> Exercise:
Your task is to reproduce exactly the lines from the one containing "Houndstooth Stud Earrings - Peach" through the last line below, both ends included, and nothing else, with no pictures.

> Recorded data:
══════

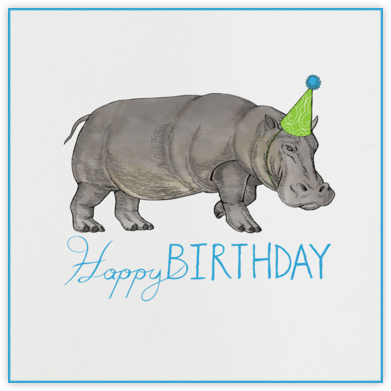 Hippopotamus (Ivory) - Paperless Post - Birthday Cards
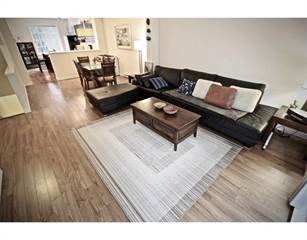 Condo for sale in 550 BROWNING PLACE, North Vancouver, British Columbia, V7H3A9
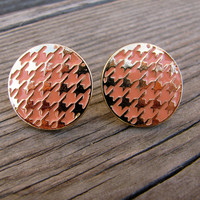Houndstooth Stud Earrings - Peach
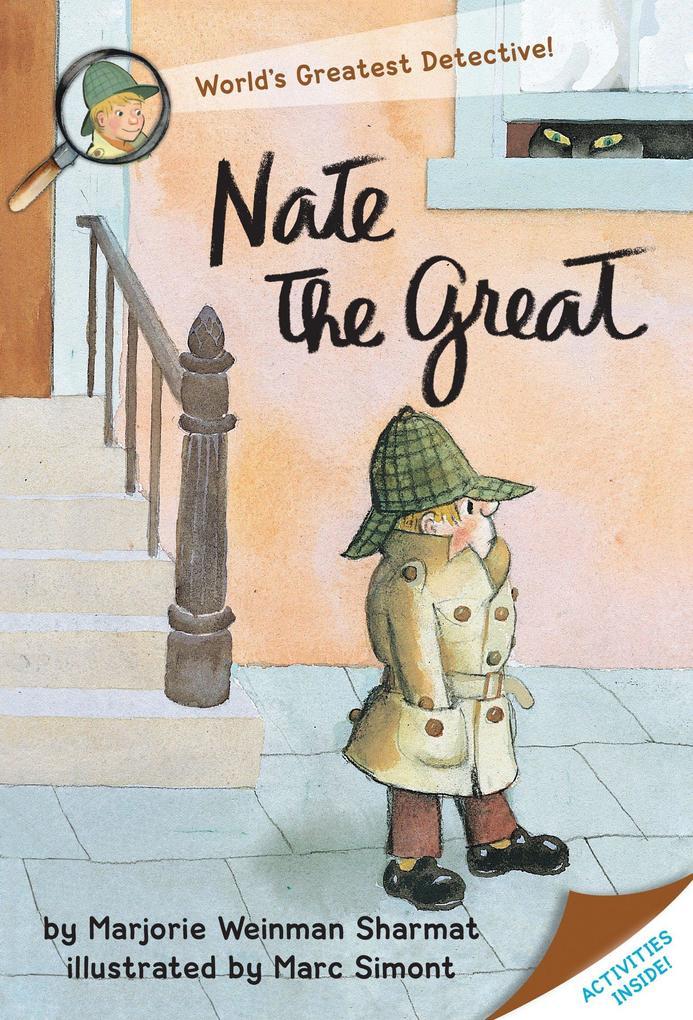 Nate the Great als Taschenbuch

══════

> Worked solution:
Houndstooth Stud Earrings - Peach
 Nate the Great als Taschenbuch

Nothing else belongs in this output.